Data Lakes Are Legacy Tech, Fivetran CEO Says
By some accounts, data lakes appear poised to supplant data warehouses as the center of gravity of modern analytics systems, particularly with today’s sophisticated data virtualization capabilities. But with the advent of cloud data warehouses that separate compute and storage, companies should take a hard look at their data lakes.
That’s the message that Fivetran CEO and co-founder George Fraser delivered during his keynote address for the “Modern Data Stack Conference 2020,” his company’s virtual conference that took place two weeks ago.
“In my opinion, data lakes are not part of the modern data stack. Data lakes are legacy,” Fraser said. “There are organizational [and] quasi-political reasons why people adopt data lakes.
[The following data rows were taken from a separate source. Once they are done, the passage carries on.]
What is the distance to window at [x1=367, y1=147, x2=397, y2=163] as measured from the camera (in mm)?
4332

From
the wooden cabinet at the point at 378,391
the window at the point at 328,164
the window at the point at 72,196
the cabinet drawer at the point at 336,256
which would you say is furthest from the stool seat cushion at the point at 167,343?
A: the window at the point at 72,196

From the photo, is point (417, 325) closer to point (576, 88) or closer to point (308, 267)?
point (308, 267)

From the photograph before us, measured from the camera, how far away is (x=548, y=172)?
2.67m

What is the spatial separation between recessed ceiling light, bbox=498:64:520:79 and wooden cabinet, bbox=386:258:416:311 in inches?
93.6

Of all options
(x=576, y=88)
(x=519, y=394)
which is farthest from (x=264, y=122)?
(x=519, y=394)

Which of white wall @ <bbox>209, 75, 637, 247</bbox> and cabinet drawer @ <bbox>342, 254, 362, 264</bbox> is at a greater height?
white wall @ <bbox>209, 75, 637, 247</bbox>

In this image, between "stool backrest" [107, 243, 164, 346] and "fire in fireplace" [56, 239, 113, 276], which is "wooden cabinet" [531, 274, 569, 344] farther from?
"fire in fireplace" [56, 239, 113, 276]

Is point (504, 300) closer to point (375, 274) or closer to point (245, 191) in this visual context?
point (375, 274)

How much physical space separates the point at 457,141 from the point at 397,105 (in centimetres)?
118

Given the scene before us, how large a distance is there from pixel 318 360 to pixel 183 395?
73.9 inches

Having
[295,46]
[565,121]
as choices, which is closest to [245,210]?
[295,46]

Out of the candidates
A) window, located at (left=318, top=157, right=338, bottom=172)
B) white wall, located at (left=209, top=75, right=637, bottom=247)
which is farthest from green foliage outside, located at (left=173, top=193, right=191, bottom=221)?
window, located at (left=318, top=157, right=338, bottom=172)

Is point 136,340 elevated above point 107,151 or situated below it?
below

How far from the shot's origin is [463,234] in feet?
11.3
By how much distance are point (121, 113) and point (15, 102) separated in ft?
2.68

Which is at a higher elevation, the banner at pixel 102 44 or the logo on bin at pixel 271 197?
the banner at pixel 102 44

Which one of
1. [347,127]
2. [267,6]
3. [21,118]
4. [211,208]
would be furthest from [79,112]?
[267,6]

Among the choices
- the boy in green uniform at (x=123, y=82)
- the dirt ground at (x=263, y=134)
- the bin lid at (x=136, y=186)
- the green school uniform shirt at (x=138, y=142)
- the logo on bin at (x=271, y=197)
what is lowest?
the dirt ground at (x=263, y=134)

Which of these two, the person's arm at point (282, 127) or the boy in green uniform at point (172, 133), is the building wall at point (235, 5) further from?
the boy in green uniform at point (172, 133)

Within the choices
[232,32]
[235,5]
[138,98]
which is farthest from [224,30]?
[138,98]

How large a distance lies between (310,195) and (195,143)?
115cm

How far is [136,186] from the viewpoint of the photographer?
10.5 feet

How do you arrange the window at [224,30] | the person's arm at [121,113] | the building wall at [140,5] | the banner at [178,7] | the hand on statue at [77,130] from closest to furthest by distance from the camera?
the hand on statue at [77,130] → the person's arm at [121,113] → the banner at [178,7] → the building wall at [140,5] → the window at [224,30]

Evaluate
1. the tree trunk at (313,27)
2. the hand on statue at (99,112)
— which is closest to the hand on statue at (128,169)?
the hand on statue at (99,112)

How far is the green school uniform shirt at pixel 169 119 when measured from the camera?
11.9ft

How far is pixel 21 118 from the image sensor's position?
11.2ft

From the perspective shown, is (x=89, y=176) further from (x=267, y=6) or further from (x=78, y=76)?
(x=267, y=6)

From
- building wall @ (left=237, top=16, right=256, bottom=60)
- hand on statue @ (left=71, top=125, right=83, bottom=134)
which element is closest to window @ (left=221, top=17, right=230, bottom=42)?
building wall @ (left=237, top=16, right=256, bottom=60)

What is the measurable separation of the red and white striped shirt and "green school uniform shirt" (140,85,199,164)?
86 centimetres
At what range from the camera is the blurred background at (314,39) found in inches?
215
But there are no longer technical reason for adopting data lakes.”
Fraser is not advocating that companies (virtually) rip out their data lakes, like Amazon Web Services’ S3 or Microsoft Azure’s Data Lake Storage, and replace them with a cloud data warehouse, such as Snowflake’ offering or Google Cloud’s BigQuery.
“There are a lot of people who have data lakes because they inherited them, and that’s a perfectly valid reason to keep them going,” he said. “If you have a working system, you should keep using it. You shouldn’t take it out just for the sake of change.”
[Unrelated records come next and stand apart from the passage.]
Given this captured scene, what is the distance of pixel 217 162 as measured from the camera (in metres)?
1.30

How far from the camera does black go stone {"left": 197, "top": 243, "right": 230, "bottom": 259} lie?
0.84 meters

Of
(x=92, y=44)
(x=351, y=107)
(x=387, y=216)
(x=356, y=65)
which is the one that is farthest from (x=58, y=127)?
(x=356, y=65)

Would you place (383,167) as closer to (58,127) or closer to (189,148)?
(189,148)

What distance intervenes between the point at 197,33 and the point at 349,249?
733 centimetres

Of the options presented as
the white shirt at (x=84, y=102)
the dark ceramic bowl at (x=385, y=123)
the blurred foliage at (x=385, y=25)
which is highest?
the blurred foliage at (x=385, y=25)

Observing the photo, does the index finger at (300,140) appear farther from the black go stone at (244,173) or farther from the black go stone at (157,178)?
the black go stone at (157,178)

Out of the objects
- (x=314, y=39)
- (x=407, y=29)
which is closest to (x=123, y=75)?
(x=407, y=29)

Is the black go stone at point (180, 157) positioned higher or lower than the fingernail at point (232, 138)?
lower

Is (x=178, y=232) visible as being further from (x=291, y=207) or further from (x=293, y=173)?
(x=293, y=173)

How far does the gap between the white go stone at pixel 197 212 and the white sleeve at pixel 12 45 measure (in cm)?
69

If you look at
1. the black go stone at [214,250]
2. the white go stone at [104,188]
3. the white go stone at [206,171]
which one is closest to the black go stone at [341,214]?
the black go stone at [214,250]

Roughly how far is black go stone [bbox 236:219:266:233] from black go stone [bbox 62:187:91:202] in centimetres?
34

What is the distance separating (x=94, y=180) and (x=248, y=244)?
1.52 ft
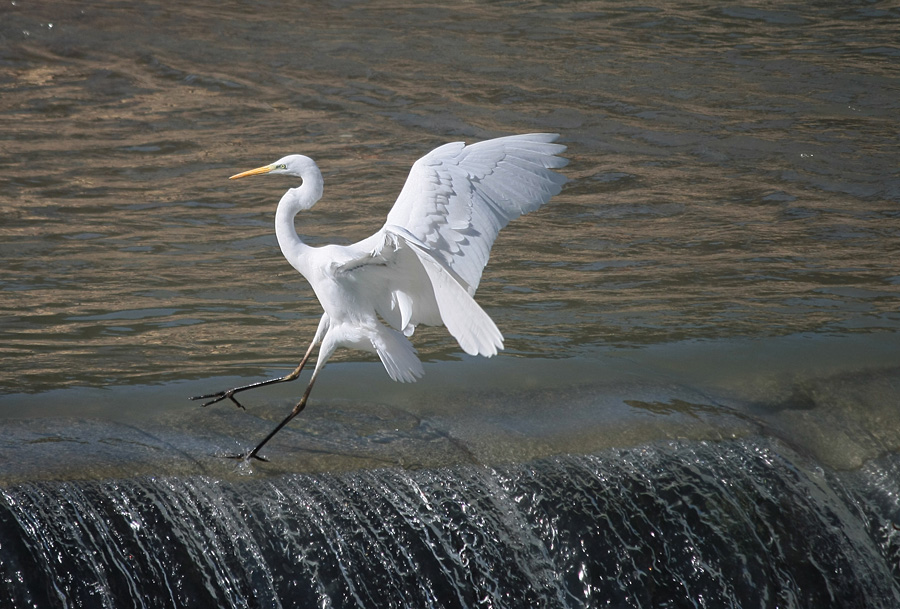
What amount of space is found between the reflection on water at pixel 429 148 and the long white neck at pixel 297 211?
3.18 feet

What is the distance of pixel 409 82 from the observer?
1085cm

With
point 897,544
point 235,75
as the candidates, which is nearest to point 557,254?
point 897,544

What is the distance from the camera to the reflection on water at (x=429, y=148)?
561 centimetres

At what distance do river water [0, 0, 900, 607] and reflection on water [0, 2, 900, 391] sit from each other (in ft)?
0.12

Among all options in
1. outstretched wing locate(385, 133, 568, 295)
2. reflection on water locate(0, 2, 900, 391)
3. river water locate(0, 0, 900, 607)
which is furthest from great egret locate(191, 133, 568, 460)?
reflection on water locate(0, 2, 900, 391)

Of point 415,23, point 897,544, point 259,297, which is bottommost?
point 897,544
But if you were to build a new system from scratch, Fraser has a list of reasons why you should select a data warehouse rather than a data lake to live at the center of your modern data stack.
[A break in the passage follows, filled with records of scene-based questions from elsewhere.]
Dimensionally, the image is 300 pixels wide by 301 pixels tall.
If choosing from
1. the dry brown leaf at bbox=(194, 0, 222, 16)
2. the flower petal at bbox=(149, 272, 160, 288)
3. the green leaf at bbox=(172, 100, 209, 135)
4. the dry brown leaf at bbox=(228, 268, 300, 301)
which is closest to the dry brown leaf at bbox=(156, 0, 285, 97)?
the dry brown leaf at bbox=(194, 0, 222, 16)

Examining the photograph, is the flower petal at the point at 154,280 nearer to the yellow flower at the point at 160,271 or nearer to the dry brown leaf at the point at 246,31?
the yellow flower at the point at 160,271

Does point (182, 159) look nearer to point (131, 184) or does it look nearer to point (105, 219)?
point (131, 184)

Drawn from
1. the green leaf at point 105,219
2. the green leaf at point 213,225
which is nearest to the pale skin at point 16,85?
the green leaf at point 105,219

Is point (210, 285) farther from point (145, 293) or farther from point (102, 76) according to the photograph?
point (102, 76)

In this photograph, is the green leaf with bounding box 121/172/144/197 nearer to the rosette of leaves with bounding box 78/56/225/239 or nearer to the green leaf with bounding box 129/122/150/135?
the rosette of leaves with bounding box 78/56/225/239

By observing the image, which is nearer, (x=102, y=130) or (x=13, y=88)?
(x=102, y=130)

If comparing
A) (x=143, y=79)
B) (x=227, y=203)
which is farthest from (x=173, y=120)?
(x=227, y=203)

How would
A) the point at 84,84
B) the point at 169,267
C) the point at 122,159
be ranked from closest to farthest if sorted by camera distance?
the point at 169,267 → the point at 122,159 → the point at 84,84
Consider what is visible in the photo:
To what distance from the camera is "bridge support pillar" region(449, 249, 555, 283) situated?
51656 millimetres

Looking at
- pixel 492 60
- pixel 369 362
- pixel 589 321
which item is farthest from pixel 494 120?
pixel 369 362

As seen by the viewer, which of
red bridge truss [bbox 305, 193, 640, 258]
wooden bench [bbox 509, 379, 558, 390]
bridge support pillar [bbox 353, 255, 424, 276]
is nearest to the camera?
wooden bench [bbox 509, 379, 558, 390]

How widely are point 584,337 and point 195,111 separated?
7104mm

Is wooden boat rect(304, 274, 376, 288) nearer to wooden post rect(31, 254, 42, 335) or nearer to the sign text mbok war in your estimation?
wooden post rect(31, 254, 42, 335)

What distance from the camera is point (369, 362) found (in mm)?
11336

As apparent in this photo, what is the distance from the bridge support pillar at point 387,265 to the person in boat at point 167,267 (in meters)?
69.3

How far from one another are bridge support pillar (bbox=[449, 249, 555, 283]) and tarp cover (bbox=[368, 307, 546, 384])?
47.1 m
The first reason is cost. Data lakes grew in popularity because they carried a sizable cost advantage over data warehouses, Fraser said. Staging data in a data lake–essentially massive key-value stores accessible via a REST API–was much more affordable than storing data in a massively parallel processing (MPP) column-oriented relational database.
But with the separation of storage and compute in modern cloud data warehouses, the cost of storage has come down considerably, while simultaneously freeing customers to scale up processing to meet sudden changes in demand for massive SQL workloads. That essentially eliminated cost as a good reason for going with the data lake. And without the cost advantage, the technical shortcomings of analyzing data stored in a data lake compared to a data warehouse begin to rear their heads, Fraser said.
“Data warehouses that separate compute from storage have all of the advantages of data lakes and more,” Fraser continued. “They give you the kind of user management [you expect]. They give you even better performance [than data lakes] because they can do optimizations by controlling both the storage format and the compute format…Data warehouses are just fundamentally more user friendly that data lakes are.”
Fivetran develops software designed to load data from source systems into cloud data warehouses, which is sometimes called ETL (extract, transfer, and load), except that Fivetran has adopted the ELT method, whereby the transformation of the data occurs in the data warehouse (and it doesn’t really do much of the “T” anyway).
Armed with a cloud data warehouse, Fivetran, and a dedicated transformation tool, such as the Data Build Tool (dbt) offering from Fishtown Analytics (which, like Fivetran, is funded by Andreessen Horowitz), companies are well-equipped to meet the demands of modern data analytics, Fraser argued.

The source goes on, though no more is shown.